Wagner pursued an education degree at the University of Kentucky, where she credited men’s basketball coach Rick Pitino for transforming the dynamic between basketball and the student population. Getting the students more involved with athletics was something Pitino was instrumental in, and it’s a relationship that Wagner plans to foster at Boulder City High.
“Rupp Arena was always huge, but he added the student component,” she said. “I remember standing in line on Sunday mornings for hours to get tickets. We’d get there at like 3 a.m.”
Upon obtaining her degree in 1993, Wagner taught in schools in Texas and California before coming to Las Vegas in 1997. Despite the long hours and pessimism from the dean of the graduate college at UNLV, Wagner completed her master’s in education in just one year, as she said she would, and finished with a perfect 4.0 GPA.
She then worked her way up the Clark County School District ladder, first as a seventh-grade science teacher, then as a dean, and eventually an assistant principal where she held the job at Boulder City High from 2011 until she was named principal two weeks ago.
“In her time with the district, she has created unique opportunities and experiences for students,” said Eva White, assistant chief student achievement officer for the school district. “She has done a great job of building relationships at Boulder City High School, and there is no doubt that she is committed to continue working hard for the school and the community.”
Although Wagner grew up in the South, she spent 13 years in Las Vegas before coming to Boulder City in 2011. Despite living in the big city, Wagner relished the thought of returning to a small town.
“It was like going back home. I enjoy the familylike atmosphere of Boulder City,” she said. “I know all of the students. I know their families. I know their brothers and sisters when they go through. That’s the awesome part about Boulder City. I think it’s the best kept secret in Clark County.”
Boulder City High has had a long resume of success in both academics and athletics, and Wagner said she doesn’t plan to alter that tradition as the new boss.
“I don’t want to change anything. I want to enhance some things,” she said. “Obviously, Kent (Roberts) and I were a lot alike in our philosophy with education, but I think we’re different in how we go about that.”
During Roberts’ first year as principal, the high school saw an 11 percent increase from the previous year in students who passed their Advanced Placement exams, in large part because of the convenience of iPads.
The next year, that number increased another 11 percent to 64 percent overall, according to the Nevada Education Department.
Wagner embraced the idea of using iPads to teach students. The only problem is helping teachers and parents adapt to the ways of the younger generation, she said.

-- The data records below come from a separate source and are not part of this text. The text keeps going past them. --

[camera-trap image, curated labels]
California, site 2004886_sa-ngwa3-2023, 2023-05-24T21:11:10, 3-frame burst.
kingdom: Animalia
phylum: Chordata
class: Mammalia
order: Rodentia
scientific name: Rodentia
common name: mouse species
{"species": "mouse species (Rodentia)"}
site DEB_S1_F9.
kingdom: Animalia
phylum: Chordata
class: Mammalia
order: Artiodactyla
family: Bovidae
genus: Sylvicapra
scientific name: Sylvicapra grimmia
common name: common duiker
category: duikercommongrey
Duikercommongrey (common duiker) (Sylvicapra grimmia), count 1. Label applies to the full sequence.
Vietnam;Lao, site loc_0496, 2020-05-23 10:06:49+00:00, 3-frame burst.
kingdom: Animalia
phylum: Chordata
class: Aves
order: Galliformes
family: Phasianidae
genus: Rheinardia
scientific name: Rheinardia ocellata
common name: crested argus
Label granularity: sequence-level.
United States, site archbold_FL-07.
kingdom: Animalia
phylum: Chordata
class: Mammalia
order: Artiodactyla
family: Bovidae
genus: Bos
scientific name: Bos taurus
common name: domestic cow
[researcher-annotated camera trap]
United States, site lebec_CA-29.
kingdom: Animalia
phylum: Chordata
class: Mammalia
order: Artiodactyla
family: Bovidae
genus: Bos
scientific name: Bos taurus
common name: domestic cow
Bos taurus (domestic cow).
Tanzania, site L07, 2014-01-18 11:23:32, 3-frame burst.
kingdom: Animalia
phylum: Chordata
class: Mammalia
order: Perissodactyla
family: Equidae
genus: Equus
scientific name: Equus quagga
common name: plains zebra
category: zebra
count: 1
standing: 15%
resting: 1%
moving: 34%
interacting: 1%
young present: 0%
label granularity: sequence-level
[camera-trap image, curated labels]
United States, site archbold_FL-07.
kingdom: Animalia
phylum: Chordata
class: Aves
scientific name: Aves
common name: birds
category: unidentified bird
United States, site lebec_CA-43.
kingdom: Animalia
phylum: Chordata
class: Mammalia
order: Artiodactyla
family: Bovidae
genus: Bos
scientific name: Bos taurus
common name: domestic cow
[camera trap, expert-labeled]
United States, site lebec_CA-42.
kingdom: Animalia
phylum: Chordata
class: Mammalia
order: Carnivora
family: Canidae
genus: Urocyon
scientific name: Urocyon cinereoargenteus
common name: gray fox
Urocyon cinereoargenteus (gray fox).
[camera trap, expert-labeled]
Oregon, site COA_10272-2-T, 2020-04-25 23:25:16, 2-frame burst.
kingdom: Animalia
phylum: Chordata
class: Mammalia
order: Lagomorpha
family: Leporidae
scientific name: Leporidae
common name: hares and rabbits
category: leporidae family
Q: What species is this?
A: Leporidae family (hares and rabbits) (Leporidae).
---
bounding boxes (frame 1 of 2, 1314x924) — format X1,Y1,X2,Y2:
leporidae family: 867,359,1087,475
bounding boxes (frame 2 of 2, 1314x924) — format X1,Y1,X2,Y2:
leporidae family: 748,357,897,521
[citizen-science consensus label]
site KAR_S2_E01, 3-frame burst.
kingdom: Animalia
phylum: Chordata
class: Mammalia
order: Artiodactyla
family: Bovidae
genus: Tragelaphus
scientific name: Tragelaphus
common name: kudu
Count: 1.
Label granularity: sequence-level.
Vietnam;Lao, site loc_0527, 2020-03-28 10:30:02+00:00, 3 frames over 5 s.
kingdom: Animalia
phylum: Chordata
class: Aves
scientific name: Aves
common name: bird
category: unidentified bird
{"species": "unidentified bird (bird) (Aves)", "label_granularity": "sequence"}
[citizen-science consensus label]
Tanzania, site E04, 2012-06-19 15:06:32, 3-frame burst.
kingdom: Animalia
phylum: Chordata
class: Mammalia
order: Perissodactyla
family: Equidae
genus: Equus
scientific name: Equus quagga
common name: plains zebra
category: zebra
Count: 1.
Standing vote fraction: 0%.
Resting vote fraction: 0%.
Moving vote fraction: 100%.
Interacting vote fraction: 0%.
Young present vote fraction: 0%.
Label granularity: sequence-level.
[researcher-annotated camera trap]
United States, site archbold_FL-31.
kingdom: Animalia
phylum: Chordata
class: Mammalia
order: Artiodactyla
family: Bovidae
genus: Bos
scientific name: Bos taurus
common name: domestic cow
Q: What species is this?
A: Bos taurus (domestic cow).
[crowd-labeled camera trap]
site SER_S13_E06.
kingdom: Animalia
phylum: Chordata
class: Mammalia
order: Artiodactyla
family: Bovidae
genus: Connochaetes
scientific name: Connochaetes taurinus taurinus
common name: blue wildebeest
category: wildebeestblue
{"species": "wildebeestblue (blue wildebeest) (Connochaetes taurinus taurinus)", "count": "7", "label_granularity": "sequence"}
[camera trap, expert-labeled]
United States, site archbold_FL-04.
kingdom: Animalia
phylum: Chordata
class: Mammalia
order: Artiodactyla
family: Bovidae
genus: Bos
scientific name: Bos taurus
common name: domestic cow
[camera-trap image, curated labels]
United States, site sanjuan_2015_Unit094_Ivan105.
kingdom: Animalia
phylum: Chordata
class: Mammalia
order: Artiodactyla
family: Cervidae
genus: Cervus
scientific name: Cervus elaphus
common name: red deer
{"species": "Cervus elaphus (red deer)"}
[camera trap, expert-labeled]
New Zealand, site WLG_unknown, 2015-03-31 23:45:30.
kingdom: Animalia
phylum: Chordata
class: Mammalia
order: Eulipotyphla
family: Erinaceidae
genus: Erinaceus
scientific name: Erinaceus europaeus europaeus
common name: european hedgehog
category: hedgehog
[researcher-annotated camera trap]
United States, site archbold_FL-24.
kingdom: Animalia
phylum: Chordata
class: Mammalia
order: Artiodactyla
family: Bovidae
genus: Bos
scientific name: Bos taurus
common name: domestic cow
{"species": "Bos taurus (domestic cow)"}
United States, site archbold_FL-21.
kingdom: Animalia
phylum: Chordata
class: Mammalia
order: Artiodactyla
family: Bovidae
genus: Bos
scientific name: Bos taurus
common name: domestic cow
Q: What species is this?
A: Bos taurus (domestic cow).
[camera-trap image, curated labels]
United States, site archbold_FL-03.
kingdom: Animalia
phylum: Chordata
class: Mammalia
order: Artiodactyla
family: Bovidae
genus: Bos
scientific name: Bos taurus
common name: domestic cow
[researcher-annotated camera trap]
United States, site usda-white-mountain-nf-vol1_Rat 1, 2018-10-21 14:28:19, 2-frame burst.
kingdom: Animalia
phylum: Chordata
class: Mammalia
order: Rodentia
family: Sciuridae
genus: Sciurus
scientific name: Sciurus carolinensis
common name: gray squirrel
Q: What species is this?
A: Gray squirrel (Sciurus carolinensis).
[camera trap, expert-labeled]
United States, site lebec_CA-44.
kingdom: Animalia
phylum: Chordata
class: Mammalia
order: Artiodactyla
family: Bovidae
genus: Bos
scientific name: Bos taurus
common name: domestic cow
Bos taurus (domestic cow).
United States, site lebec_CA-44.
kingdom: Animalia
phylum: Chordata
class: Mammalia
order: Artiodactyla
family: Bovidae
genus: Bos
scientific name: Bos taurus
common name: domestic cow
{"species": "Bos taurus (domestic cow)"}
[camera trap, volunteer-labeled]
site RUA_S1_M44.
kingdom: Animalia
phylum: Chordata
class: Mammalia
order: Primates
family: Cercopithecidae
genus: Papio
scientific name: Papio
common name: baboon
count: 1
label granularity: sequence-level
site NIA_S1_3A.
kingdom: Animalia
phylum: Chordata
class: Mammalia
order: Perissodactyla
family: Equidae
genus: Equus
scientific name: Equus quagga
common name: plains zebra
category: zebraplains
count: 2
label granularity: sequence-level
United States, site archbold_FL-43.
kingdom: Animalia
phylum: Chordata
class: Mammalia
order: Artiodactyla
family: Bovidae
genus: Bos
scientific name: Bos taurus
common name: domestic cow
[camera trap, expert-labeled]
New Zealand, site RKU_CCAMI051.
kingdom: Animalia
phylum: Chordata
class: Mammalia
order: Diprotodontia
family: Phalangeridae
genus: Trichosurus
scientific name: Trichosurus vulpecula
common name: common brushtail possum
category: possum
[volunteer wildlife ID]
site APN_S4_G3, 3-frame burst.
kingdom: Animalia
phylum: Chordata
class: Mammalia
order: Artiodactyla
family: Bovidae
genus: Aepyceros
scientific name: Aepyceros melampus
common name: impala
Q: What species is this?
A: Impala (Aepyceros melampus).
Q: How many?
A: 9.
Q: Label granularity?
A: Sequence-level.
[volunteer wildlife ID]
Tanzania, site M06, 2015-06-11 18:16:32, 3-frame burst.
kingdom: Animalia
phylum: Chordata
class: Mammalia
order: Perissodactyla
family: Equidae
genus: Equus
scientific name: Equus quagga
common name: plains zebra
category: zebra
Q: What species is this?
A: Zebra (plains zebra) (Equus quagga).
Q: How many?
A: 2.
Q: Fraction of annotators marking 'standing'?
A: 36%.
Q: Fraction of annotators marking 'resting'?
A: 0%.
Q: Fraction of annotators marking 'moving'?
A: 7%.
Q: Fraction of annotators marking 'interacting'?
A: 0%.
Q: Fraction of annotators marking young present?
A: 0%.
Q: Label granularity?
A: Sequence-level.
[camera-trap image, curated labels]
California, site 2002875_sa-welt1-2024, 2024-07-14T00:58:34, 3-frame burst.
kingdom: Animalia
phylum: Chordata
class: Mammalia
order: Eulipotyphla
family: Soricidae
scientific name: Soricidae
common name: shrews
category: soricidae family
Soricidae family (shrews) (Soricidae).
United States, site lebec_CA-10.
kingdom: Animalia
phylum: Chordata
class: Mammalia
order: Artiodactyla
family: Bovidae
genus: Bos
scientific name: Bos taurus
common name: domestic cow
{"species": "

“If you think about our students, they’ve never known a time when there wasn’t the Web, when there weren’t smartphones,” she said. “When I needed information we went to the library, or we got an encyclopedia. I don’t think these kids know what an encyclopedia looks like. I think you have to meet our students where they are.”
Wagner said she understands the dynamic of a small town, and how the community directly affects success in the classroom. She was raised around it, and it’s not something she plans to shy away from. Even with the school’s 88 percent graduation rate and five-star status within district, Wagner said there’s always room for improvement.
“We still work hard and we don’t quit,” she said. “Yes, our graduation rate is high, but I want it to be higher. We’ll keep on pushing and reach for the next level.”
Wagner can be found pacing the sidelines at football games, biting her nails during a gut-wrenching basketball game, or listening to the Student Council’s ideas, among several other school activities.
“I’m involved with all students, because it’s important to develop a student inside the classroom and outside the classroom,” she said. “It’s important that they know that I’m there.”
Wagner is married with two kids, and said she wants nothing but success for her students. Her daughter serves as a Navy sonar tech, and her son is a freshman at the East Career & Technical Academy in Las Vegas.
“I have the same goals for our students here in Boulder City that I do for my kids. I want the very best for them,” she said.
Despite Boulder City being 1,500 miles and cultural light years away from Philadelphia, Miss., Wagner credits her hometown with her success, and the vision she has as a new principal.
“You had to rely on each other,” she said about her upbringing. “People just kinda watched everybody’s kids, and that’s how I grew up. It’s that village, it’s that community that makes Boulder City so wonderful.”